— Пришла телеграмма. Ее послал Каслтон. Она пришла, когда капитан Тренч и мистер Уиллоби ужинали со мной. В ней сообщалось, что моему полку приказано отправиться на войну в Египет. Каслтон обедал с осведомленным человеком, и я не усомнился в правдивости его сообщения. Он просил меня рассказать Тренчу. Я не рассказал. Я обдумывал это, глядя на телеграмму. Каслтон уезжал той ночью в Шотландию и прямо из Шотландии присоединился бы к полку. Поэтому в ближайшее время он не увидит Тренча, по меньшей мере несколько недель, а к тому времени о телеграмме очень вероятно забудут или перепутают дату. Я не сказал Тренчу. Я сжег телеграмму и той ночью подал в отставку. Но так или иначе Тренч узнал. Дюрранс тоже был на том ужине, боже правый, Дюрранс! — внезапно вспыхнул он. — Скорее всего, он знает, как и остальные.
Для него стало ужасным и странным откровением, что его друг Дюрранс, как он прекрасно знал, всегда его превозносил, по всей вероятности посчитал его достойным презрения. Но тут заговорила Этни. В конце концов, какая разница, знает ли Дюрранс, знает ли любой человек от Южного полюса до Северного, если знает Этни?
— И это все? — спросила она.
— Этого вполне достаточно.
— Я думаю, нет, — ответила она и продолжила, немного понизив голос: — Мы договорились, не так ли, что между нами не должно возникать никаких глупых недоразумений? Мы должны быть откровенными и выслушивать откровения друг друга без обид. Так будь откровенным со мной! Пожалуйста! — умоляла она. — Думаю, я вправе этого потребовать. Во всяком случае, я прошу об этом, и никогда и ни о чем больше не стану просить за всю оставшуюся жизнь.
Последовало своего рода объяснение его действиям, как помнил Гарри Фивершем; но совершенно бесполезное, учитывая ужасающие последствия. Этни разжала руки; три пера лежали на столе перед его глазами. Это невозможно объяснить; он носил ярлык «труса» как клеймо на лбу; он никогда не заставит ее понять. Однако она желала объяснения и имела право на него; она с великодушием расспрашивала, с великодушием, не очень распространенным среди женщин. Тогда Фивершем собрался с духом и объяснился.
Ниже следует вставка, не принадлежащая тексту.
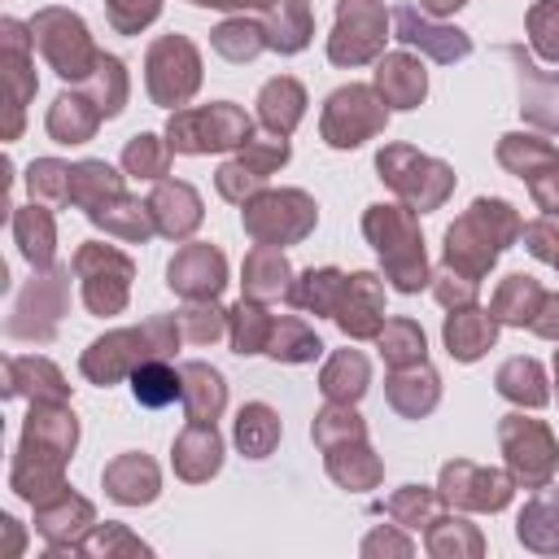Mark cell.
Instances as JSON below:
<instances>
[{"label":"cell","instance_id":"obj_1","mask_svg":"<svg viewBox=\"0 0 559 559\" xmlns=\"http://www.w3.org/2000/svg\"><path fill=\"white\" fill-rule=\"evenodd\" d=\"M240 140H249V118H240L231 105H214L210 114H183L170 122V144L183 153L223 148V144H240Z\"/></svg>","mask_w":559,"mask_h":559},{"label":"cell","instance_id":"obj_2","mask_svg":"<svg viewBox=\"0 0 559 559\" xmlns=\"http://www.w3.org/2000/svg\"><path fill=\"white\" fill-rule=\"evenodd\" d=\"M31 35L39 39V48L48 52V61L57 66V74L66 79H83L87 70V35H83V22L70 17V13H39L31 22Z\"/></svg>","mask_w":559,"mask_h":559},{"label":"cell","instance_id":"obj_3","mask_svg":"<svg viewBox=\"0 0 559 559\" xmlns=\"http://www.w3.org/2000/svg\"><path fill=\"white\" fill-rule=\"evenodd\" d=\"M218 284H223V258L214 249H197V253H183L179 262H170V288L218 293Z\"/></svg>","mask_w":559,"mask_h":559},{"label":"cell","instance_id":"obj_4","mask_svg":"<svg viewBox=\"0 0 559 559\" xmlns=\"http://www.w3.org/2000/svg\"><path fill=\"white\" fill-rule=\"evenodd\" d=\"M397 35L411 39V44H428L432 57H441V61H454V57H463L472 48L467 35H459V31H432V26H424L415 17V9H397Z\"/></svg>","mask_w":559,"mask_h":559},{"label":"cell","instance_id":"obj_5","mask_svg":"<svg viewBox=\"0 0 559 559\" xmlns=\"http://www.w3.org/2000/svg\"><path fill=\"white\" fill-rule=\"evenodd\" d=\"M131 393H135V402L140 406H170L179 393H183V384H179V376L170 371V367H162V362H140L135 371H131Z\"/></svg>","mask_w":559,"mask_h":559},{"label":"cell","instance_id":"obj_6","mask_svg":"<svg viewBox=\"0 0 559 559\" xmlns=\"http://www.w3.org/2000/svg\"><path fill=\"white\" fill-rule=\"evenodd\" d=\"M13 227H17V245L31 258V266H44L52 258V223H48V214L31 205V210H22L13 218Z\"/></svg>","mask_w":559,"mask_h":559},{"label":"cell","instance_id":"obj_7","mask_svg":"<svg viewBox=\"0 0 559 559\" xmlns=\"http://www.w3.org/2000/svg\"><path fill=\"white\" fill-rule=\"evenodd\" d=\"M262 118H266L275 131H288V127L301 118V87H297L293 79L266 83V87H262Z\"/></svg>","mask_w":559,"mask_h":559},{"label":"cell","instance_id":"obj_8","mask_svg":"<svg viewBox=\"0 0 559 559\" xmlns=\"http://www.w3.org/2000/svg\"><path fill=\"white\" fill-rule=\"evenodd\" d=\"M92 127H96V118L83 114V100H79V96H57V105H52V114H48V131H52L61 144L87 140Z\"/></svg>","mask_w":559,"mask_h":559},{"label":"cell","instance_id":"obj_9","mask_svg":"<svg viewBox=\"0 0 559 559\" xmlns=\"http://www.w3.org/2000/svg\"><path fill=\"white\" fill-rule=\"evenodd\" d=\"M380 79H389V96H393V105H402V109L424 96V70H419L415 61H406V57L384 61V66H380Z\"/></svg>","mask_w":559,"mask_h":559},{"label":"cell","instance_id":"obj_10","mask_svg":"<svg viewBox=\"0 0 559 559\" xmlns=\"http://www.w3.org/2000/svg\"><path fill=\"white\" fill-rule=\"evenodd\" d=\"M236 437H240V445H245V454H253V459H262V454L271 450V441H275V415H271L266 406H249V411H240V424H236Z\"/></svg>","mask_w":559,"mask_h":559},{"label":"cell","instance_id":"obj_11","mask_svg":"<svg viewBox=\"0 0 559 559\" xmlns=\"http://www.w3.org/2000/svg\"><path fill=\"white\" fill-rule=\"evenodd\" d=\"M26 188L31 197H44V201H70V170L61 162H35L26 170Z\"/></svg>","mask_w":559,"mask_h":559},{"label":"cell","instance_id":"obj_12","mask_svg":"<svg viewBox=\"0 0 559 559\" xmlns=\"http://www.w3.org/2000/svg\"><path fill=\"white\" fill-rule=\"evenodd\" d=\"M214 48L223 52V57H231V61H245V57H253L258 48H262V39H258V31L253 26H218L214 31Z\"/></svg>","mask_w":559,"mask_h":559},{"label":"cell","instance_id":"obj_13","mask_svg":"<svg viewBox=\"0 0 559 559\" xmlns=\"http://www.w3.org/2000/svg\"><path fill=\"white\" fill-rule=\"evenodd\" d=\"M127 166H131L135 175H162V157H157V148H153V135H135V140H131Z\"/></svg>","mask_w":559,"mask_h":559},{"label":"cell","instance_id":"obj_14","mask_svg":"<svg viewBox=\"0 0 559 559\" xmlns=\"http://www.w3.org/2000/svg\"><path fill=\"white\" fill-rule=\"evenodd\" d=\"M253 306H236V354H253L258 349V323H253Z\"/></svg>","mask_w":559,"mask_h":559}]
</instances>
— Всю свою жизнь я боялся, что однажды струшу, и также всю жизнь, с самого начала я знал, что мне суждено служить в армии. Я никому не рассказывал о своем страхе, на свете не было никого, кому бы я мог довериться. Мать умерла, а отец... — он прервался и глубоко вздохнул. Мысленно он видел отца, одинокого человека с железным характером, в этот самый момент сидящего на террасе в любимом кресле матери, и смотрящего на залитые лунным светом поля. Он представлял себе его мечты о почестях и отличиях, достойных Фивершемов, которые Гарри должен немедленно получить в ходе египетской кампании. Безусловно, суровое сердце старика не выдержит такого удара. Фивершем начал понимать, сколько горя принесет содеянное. Он уронил голову на руки и застонал.